• [Vos tâches]:
(A) Résumez en deux phrases le passage sur la juridiction de Saint-Omer.
(B) Mettez à jour le passage sur la juridiction de Saint-Omer, de « Ici donc la » jusqu'à « de la rivière. », en remplaçant « monastère » par « couvent ».

• [Extrait du texte]:
┌──

Ici donc la juridiction de la Ville ne pouvait franchir les limites de la
banlieue.
Mais ce
qui était limitatif pour les rives de la rivière ne l'était pas pour la rivière
elle-même et l'on peut dire que la rivière de Saint-Omer à Gravelines comme le
havre de Gravelines, étaient sous « le gouvernement » des Échevins de
Saint-Omer.
En 1431,
un arrêt du Grand Conseil de Flandre homologue un accord entre l'échevinage de
Saint-Omer d'une part, les religieux du monastère de Watten, d'autre part, au
sujet d'empêchements et de travaux que ces derniers avaient faits, mettant de
ce fait un obstacle au libre cours de la rivière.

└──

Éléments répertoriés dans un jeu de données:
┌──

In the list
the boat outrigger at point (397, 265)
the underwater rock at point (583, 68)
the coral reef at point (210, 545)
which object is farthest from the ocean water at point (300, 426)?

└──

• [Solutions par tâche]:
(A) La juridiction de la Ville ne pouvait franchir les limites de la banlieue sur les rives de la rivière, mais la rivière de Saint-Omer à Gravelines, comme le havre de Gravelines, était sous le gouvernement des Échevins de Saint-Omer. En 1431, un arrêt du Grand Conseil de Flandre homologua un accord entre l'échevinage de Saint-Omer et les religieux du monastère de Watten au sujet d'empêchements et de travaux de ces derniers qui faisaient obstacle au libre cours de la rivière.

(B)
Ici donc la juridiction de la Ville ne pouvait franchir les limites de la
banlieue.
Mais ce
qui était limitatif pour les rives de la rivière ne l'était pas pour la rivière
elle-même et l'on peut dire que la rivière de Saint-Omer à Gravelines comme le
havre de Gravelines, étaient sous « le gouvernement » des Échevins de
Saint-Omer.
En 1431,
un arrêt du Grand Conseil de Flandre homologue un accord entre l'échevinage de
Saint-Omer d'une part, les religieux du couvent de Watten, d'autre part, au
sujet d'empêchements et de travaux que ces derniers avaient faits, mettant de
ce fait un obstacle au libre cours de la rivière.